> [GIVEN EXERCISE]: Your task is to return the line containing "How far is (318,200)" plus every line after it, exactly and with nothing added.

— start of PROVIDED DATA —

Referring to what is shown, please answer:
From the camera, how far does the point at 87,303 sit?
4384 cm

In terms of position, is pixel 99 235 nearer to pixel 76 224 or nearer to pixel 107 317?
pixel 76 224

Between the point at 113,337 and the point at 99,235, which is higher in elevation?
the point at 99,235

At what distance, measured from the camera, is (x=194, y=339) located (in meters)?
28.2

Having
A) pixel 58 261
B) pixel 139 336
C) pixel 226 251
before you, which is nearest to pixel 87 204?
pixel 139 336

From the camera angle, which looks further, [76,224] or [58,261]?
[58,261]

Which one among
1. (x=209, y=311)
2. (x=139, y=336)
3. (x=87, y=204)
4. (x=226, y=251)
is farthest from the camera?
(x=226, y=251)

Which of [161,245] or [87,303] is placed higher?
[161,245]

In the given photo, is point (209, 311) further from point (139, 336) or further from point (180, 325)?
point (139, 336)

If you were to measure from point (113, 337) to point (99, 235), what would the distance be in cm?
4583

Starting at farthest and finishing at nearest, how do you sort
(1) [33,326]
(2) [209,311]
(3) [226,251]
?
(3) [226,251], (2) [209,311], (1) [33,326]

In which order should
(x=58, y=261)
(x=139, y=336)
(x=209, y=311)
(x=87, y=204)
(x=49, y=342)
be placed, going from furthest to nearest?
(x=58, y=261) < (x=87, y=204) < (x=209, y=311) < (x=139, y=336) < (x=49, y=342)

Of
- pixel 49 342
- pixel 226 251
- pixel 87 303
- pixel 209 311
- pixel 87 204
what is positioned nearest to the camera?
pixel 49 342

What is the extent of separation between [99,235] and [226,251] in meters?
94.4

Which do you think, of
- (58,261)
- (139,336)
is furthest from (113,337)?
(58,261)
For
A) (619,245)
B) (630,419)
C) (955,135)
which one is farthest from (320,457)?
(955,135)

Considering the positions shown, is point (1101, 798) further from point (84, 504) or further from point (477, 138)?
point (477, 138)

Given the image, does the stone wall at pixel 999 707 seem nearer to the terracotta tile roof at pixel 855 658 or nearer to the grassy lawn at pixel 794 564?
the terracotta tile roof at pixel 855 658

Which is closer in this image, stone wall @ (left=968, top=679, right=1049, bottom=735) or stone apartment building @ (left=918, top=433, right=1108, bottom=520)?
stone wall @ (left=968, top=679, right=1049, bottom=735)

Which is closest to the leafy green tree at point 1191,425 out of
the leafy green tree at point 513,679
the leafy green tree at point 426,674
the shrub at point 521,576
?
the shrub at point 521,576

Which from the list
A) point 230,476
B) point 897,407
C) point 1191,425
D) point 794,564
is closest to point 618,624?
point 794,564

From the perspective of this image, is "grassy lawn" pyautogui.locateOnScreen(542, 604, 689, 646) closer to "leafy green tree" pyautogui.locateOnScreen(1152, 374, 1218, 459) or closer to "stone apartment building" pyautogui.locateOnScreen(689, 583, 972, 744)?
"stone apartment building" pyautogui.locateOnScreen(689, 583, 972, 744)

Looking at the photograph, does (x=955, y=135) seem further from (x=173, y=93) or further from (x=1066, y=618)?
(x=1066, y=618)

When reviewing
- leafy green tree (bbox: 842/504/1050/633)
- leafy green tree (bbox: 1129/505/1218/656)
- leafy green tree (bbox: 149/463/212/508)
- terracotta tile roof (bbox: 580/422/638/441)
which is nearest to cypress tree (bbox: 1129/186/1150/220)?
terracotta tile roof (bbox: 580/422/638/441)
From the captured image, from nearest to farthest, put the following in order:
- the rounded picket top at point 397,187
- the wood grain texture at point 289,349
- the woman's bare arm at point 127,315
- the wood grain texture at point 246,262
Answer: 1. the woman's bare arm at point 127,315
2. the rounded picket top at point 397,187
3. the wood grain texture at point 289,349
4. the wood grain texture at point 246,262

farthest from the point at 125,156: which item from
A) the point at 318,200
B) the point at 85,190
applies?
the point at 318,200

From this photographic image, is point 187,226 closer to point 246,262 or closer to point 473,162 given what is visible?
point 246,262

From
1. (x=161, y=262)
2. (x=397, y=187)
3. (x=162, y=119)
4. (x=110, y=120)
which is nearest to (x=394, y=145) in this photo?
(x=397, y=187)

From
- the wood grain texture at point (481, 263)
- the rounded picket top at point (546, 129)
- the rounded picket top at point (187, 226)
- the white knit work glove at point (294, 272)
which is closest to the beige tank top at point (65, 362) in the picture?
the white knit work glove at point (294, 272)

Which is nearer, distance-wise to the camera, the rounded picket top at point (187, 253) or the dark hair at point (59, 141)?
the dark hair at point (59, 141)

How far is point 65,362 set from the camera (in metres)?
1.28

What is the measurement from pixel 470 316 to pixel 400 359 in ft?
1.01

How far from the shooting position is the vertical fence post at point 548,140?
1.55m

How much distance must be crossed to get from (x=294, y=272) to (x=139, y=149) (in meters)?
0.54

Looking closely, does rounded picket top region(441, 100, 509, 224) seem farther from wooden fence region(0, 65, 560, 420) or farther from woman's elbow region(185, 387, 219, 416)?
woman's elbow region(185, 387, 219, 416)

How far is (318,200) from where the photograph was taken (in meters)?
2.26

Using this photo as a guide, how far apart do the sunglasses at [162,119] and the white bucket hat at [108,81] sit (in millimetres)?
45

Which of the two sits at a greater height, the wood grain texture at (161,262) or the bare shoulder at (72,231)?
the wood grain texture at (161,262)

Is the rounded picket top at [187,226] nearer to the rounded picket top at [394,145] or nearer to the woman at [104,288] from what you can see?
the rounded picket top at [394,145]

— end of PROVIDED DATA —

> [SOLVED EXERCISE]:
How far is (318,200) from where the photograph was taken (in meters)?
2.26

Using this photo as a guide, how far apart do the sunglasses at [162,119] and the white bucket hat at [108,81] sit (in millimetres)?
45

Which of the two sits at a greater height, the wood grain texture at (161,262) or the bare shoulder at (72,231)?
the wood grain texture at (161,262)

Is the rounded picket top at [187,226] nearer to the rounded picket top at [394,145] or nearer to the woman at [104,288] from what you can see?
the rounded picket top at [394,145]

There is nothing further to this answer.